(EXERCICE A)
Reproduisez mot pour mot le passage du texte qui s'ouvre sur les mots contenant « Tu lui diras » et se clôt sur « bienvenu chez toi! ».
(EXERCICE B)
D'après le texte, dans quelle proportion l'adrénaline du mal va-t-elle baisser quand on l'accueille ?
(EXERCICE C)
Résumez le texte en deux phrases.

LE SERPENT QUI GUÉRIT
Évite le mal tant
que tu peux, mais quand il te rattrape, te coince, t’assiège, te harcèle,
t’envahit, quand il prend le dessus sur toi, te gagne, te possède, te domine,
tourne-toi vers lui. Regarde-le dans les yeux, fais-lui un grand sourire,
ouvre-lui ta porte, fais-le entrer chez toi, accueille-le comme un ami. Ce
faisant, tu vas le désarçonner. Son adrénaline va baisser de moitié. Sa tension
artérielle va chuter, son rythme cardiaque va se couper en deux. Il ne saura
plus quoi faire de ses griffes et de ses dents. Il va se sentir embarrassé,
gêné, confus, peut-être honteux.
Tu lui diras :
« Tu n’es pas mon ennemi, car tu fais partie de moi. Tu es mon frère
jumeau non compris et mal aimé. Assieds-toi. Reprends ton souffle. Mets-toi à
l’aise. Sois le bienvenu chez toi!

(EXTRAIT DE DONNÉES)
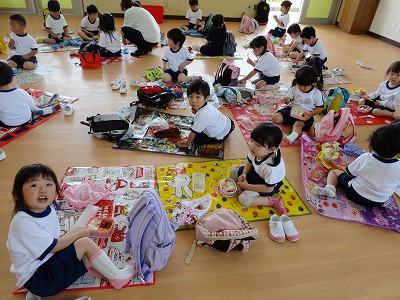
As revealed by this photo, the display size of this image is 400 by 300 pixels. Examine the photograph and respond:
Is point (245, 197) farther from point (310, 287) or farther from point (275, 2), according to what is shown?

(RÉSULTAT ATTENDU A)
Tu lui diras :
« Tu n’es pas mon ennemi, car tu fais partie de moi. Tu es mon frère
jumeau non compris et mal aimé. Assieds-toi. Reprends ton souffle. Mets-toi à
l’aise. Sois le bienvenu chez toi!

(RÉSULTAT ATTENDU B)
De moitié.

(RÉSULTAT ATTENDU C)
Le texte recommande d'éviter le mal autant que possible, mais, lorsqu'il prend le dessus, de se tourner vers lui et de l'accueillir comme un ami, ce qui le désarçonne et le rend embarrassé, voire honteux. On doit alors lui dire qu'il n'est pas un ennemi mais un frère jumeau incompris et mal aimé, et qu'il est le bienvenu.